Dengan demikian bergabunglah Hafshah bersma istri Nabi yang ada saat itu, Ummahatul mukminin yang suci (Aisyah dan Saudah). Hafshah menempati kamar yang berdekatan dengan kamar Aisyah, karena dia tahu bahwa Aisyahlah di antara istri Nabi yang lebih berhak untuk dia dekati dan lebih pantas untuk dia perlakukan sebaik mungkin. Hafshah berusaha menepati nasihat ayahnya yang pernah mengatakan, “Apalah kedudukanku dibandingkan Aisyah dan apalah kedudukan ayahmu dibandingkan ayahnya.”
Hafshah dan Aisyahlah yang pernah saling mambantu untuk menyakiti hati Nabi (dengan membocorkan rahasia beliau), sehingga Allah menurunkan ayat,
QS. At-Tahrim
4. Jika kamu berdua bertaubat kepada Allah, Maka Sesungguhnya hati kamu berdua telah condong (untuk menerima kebaikan); dan jika kamu berdua bantu-membantu menyusahkan Nabi, Maka Sesungguhnya Allah adalah Pelindungnya dan (begitu pula) Jibril dan orang-orang mukmin yang baik; dan selain dari itu malaikat-malaikat adalah penolongnya pula.
Sebagian riwayat menyebutkan bahwa setelah kejadian itu Rasulullah menceraikan Hafshah dengan talak satu, namun beberapa saat kemudian beliau merujuknya kembali atas perintah yang dibawa Jibril yang mengatakan kepada beliau bahwa, “Hafshah adalah wanita yang berpendirian teguh dan termasuk istri engkau di surga.”
Ketika Rasulullah wafat dan kekhalifahan dipegang oleh Abu Bakar, Hafshahlah yang dipercaya untuk menyimpan dan memelihara mushaf Alquran. Hafshah mengisi hidupnya dengan ibadah, ketaatan, dan keteguhan pendirian. Dialah satu-satunya wanita yang diberi kehormatan untuk menyimpan mushaf Alquran, kitab yang berisi undang-undang bagi umat manusia, mukjizat yang kekal, dan satu-satunya sumber syariat dan akidah yang benar.

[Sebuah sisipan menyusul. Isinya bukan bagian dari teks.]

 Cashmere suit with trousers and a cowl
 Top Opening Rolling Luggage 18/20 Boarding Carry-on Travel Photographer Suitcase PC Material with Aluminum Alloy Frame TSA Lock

Ketika ayahnya Umar bin Khaththab, merasa ajalnya sudah dekat akibat ditikam oleh seorang Majusi bernama Abu Lu’lu’ah pada bulan Dzulhijjah tahun 23 Hijriyah, Hafhshahlah yang diserahi tugas untuk mengurus harta peninggalan Umar.

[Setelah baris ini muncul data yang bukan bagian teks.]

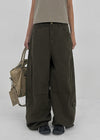 Factory Cut-out Wide Cargo Pants (Belt Set)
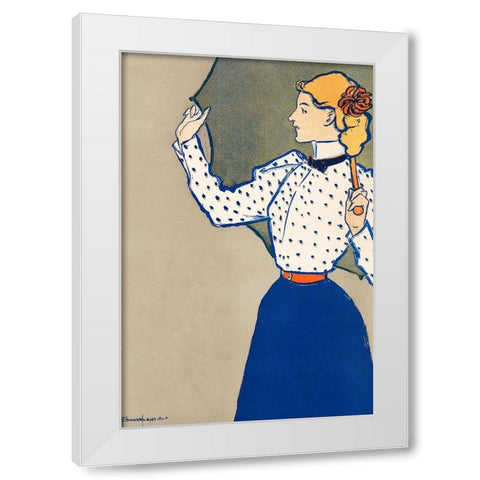 Woman Holding Open Umbrella 1897 White Modern Wood Framed Art Print by Penfield, Edward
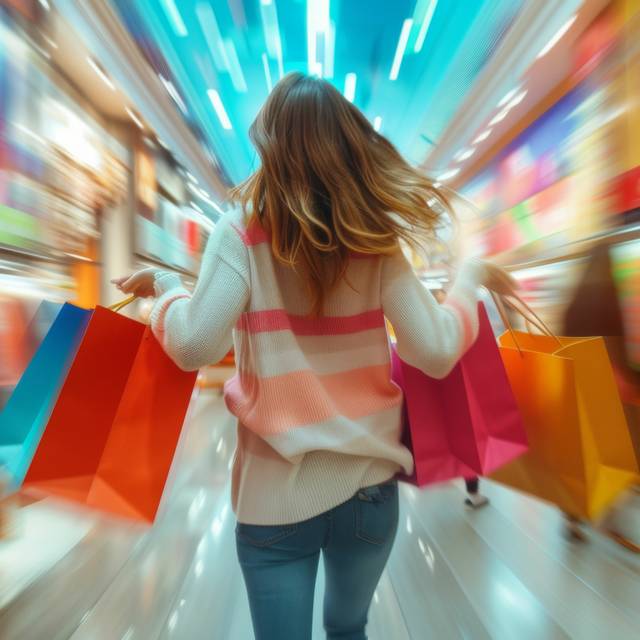 Black Friday 2024 - Frau im Shoppingwahn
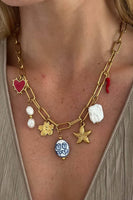 STAINLESS STEEL TARNISH FREE CHARM NECKLACE | 40NK373: GOLD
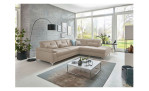 Komfort-Ecksofa plano|FORM Marbella, in der Farbausführung Natur, in einem Raum stehend mit Kissen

Hafshah wafat pada masa Khalifah Muawiyah bin Abu Sufyan. Ia berwasiat kepada saudaranya, Abdullah bin Umar, sebagaimana wasiat yang pernah disampaikan ayahnya kepadanya. Semoga Allah meridhai pemelihara Alquran, wanita yang disebut Jibril sebagai wanita yang berpendirian teguh dan istri Nabi di surga.